4.2. Reverse Denoising Process

noise를 샘플링
- \( \mathbf{x}_{T} \sim \mathcal{N}(\mathbf{x}_{T}; 0, \mathbf{I}) \)
noise → noise가 덜 더해진 조건부 확률을 알면 \( \mathbf{x}_{t-1} \)를 샘플링
- \( \mathbf{x}_{t-1} \sim q(\mathbf{x}_{t-1} | \mathbf{x}_{t}) \)
  - \( q(\mathbf{x}_{t-1} | \mathbf{x}_{t}) \)는 true denoising distribution

일반적으로 \( q(\mathbf{x}_{t-1} | \mathbf{x}_{t}) \propto q(\mathbf{x}_{t-1}) q(\mathbf{x}_{t} | \mathbf{x}_{t-1}) \)은 intractable 하므로 모델 학습을 통해 다룸
- 그러나 각 forward diffusion step에서 \( \beta_{t} \)가 굉장히 작다면, normal distribution을 활용하여 \( q(\mathbf{x}_{t-1} | \mathbf{x}_{t}) \)를 근사할 수는 있음
  - 역변환도 정규분포를 따르므로 분포의 평균과 표준편차만 구하면 됨
\( T \) step 동안 forward process와 reverse process는 아래와 같이 정의
- forward process : \( p(\mathbf{x}_{T}) = \mathcal{N}(\mathbf{x}_{T}; 0, \mathbf{I}) \)
- reverse process : \( p_{\theta}(\mathbf{x}_{t-1} | \mathbf{x}_{t}) = \mathcal{N}(\mathbf{x}_{t-1}; \mu_{\theta}(\mathbf{x}_{t}, t), \sigma_{t}^{2}\mathbf{I}) \Rightarrow p_{\theta}(\mathbf{x}_{0:T}) = p(\mathbf{x}_{T}) \prod_{t=1}^{T}{p_{\theta}(\mathbf{x}_{t-1} | \mathbf{x}_{t})} \)
  - 구하고자 하는 distribution을 추정하기 위해 gaussian distribution을 따른다는 것은 알고있으므로, 평균값인 \( \mu_{\theta}(\mathbf{x}_{t}, t) \) 부분을 파라미터화 하여 U-Net, Denoising AutoEncoder 등을 사용하여 네트워크를 통해 학습

5. Learning Denoising Model

variational upper bound를 이용하여 학습
- \( \mathbb{E}_{q(\mathbf{x}_{0})}\left[-\log{p_{\theta}(\mathbf{x}_{0})}\right] \leq \mathbb{E}_{q(\mathbf{x}_{0}) q(\mathbf{x}_{1:T} | \mathbf{x}_{0})} \left[-\log{\frac{p_{\theta}(\mathbf{x}_{0:T})}{q(\mathbf{x}_{1:T} | \mathbf{x_{0}})}}\right] := L \)

자료 모음
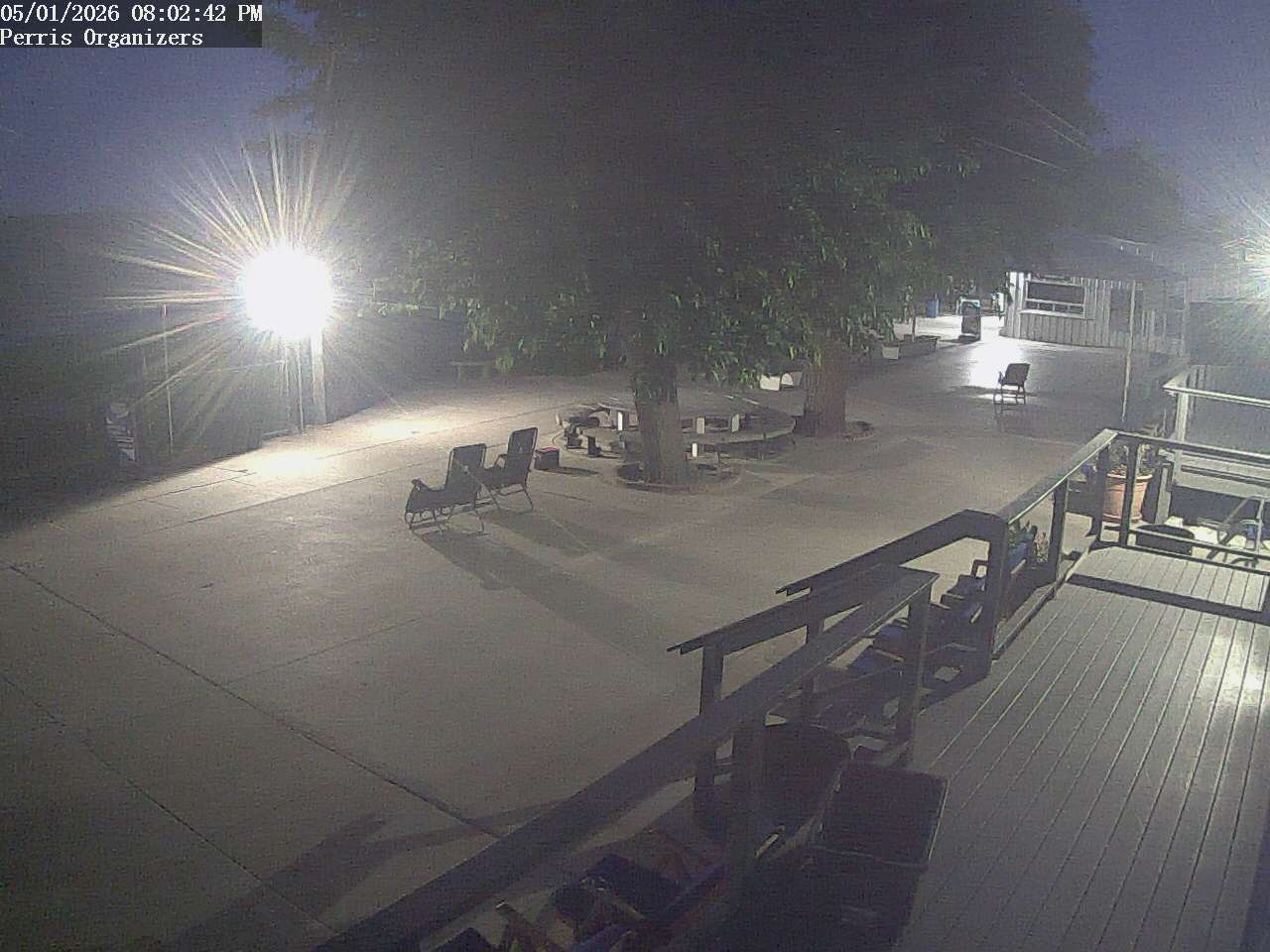 Perris Cam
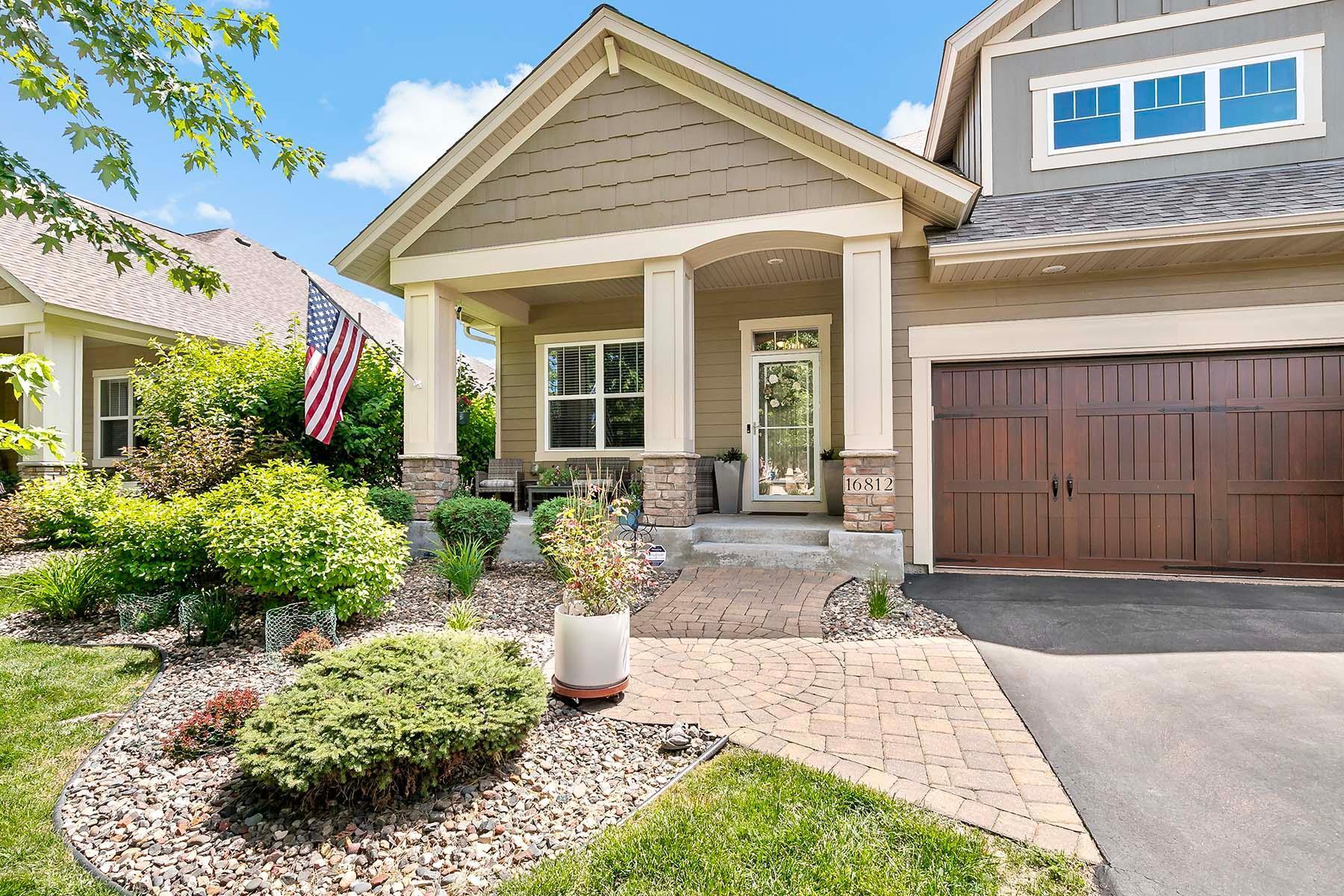 View of Residential at 16812 Asterbilt Lane, Lakeville MN 55044, Lakeville - Mike Wilen | Minnesota Team Real Estate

문제 설명
본문을 읽고 아래 물음에 답하시오.
(a) \( q(\mathbf{x}_{t-1} | \mathbf{x}_{t}) \)는 무엇이라고 불리는가?
(b) 어떤 조건에서 normal distribution으로 \( q(\mathbf{x}_{t-1} | \mathbf{x}_{t}) \)를 근사할 수 있는가?
(c) 평균값 \( \mu_{\theta}(\mathbf{x}_{t}, t) \)를 학습하는 데 쓰는 네트워크로 무엇이 제시되는가?

문제 정답
(a) true denoising distribution
(b) 각 forward diffusion step에서 \( \beta_{t} \)가 굉장히 작을 때
(c) U-Net, Denoising AutoEncoder 등